[Stated goal]:
Pick out each line in the rows below that contains the word "boat" and copy it. Case counts.

[Data lines]:
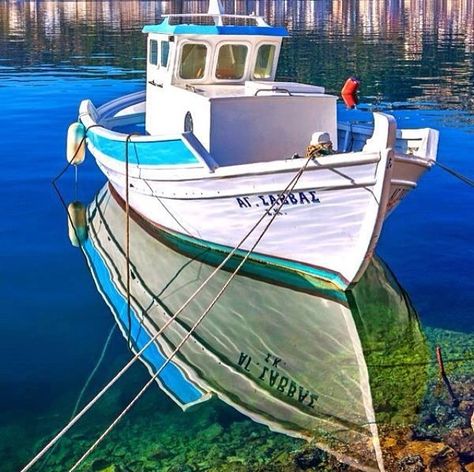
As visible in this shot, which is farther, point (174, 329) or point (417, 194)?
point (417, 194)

==

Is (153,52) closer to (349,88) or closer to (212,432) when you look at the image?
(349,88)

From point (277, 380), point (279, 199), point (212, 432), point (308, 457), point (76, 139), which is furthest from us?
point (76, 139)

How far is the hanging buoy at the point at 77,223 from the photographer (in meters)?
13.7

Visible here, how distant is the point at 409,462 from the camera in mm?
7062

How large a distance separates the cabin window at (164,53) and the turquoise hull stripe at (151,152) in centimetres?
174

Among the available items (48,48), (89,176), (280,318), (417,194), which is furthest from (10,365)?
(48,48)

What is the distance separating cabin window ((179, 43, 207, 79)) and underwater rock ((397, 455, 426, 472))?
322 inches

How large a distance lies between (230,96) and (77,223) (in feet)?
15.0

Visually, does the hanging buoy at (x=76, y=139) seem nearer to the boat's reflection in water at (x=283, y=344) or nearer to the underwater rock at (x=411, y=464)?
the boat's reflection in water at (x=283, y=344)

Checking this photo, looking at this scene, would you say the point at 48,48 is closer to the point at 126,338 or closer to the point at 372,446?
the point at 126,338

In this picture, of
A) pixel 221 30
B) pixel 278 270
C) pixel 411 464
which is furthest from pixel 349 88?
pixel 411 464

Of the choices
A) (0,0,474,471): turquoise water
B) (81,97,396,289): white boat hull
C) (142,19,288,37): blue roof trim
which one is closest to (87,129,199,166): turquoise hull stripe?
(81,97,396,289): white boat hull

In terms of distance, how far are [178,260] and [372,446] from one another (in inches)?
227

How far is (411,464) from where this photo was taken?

[Solution to the problem]:
Visually, does the hanging buoy at (x=76, y=139) seem nearer to the boat's reflection in water at (x=283, y=344) or nearer to the underwater rock at (x=411, y=464)?
the boat's reflection in water at (x=283, y=344)
B) (81,97,396,289): white boat hull
(81,97,396,289): white boat hull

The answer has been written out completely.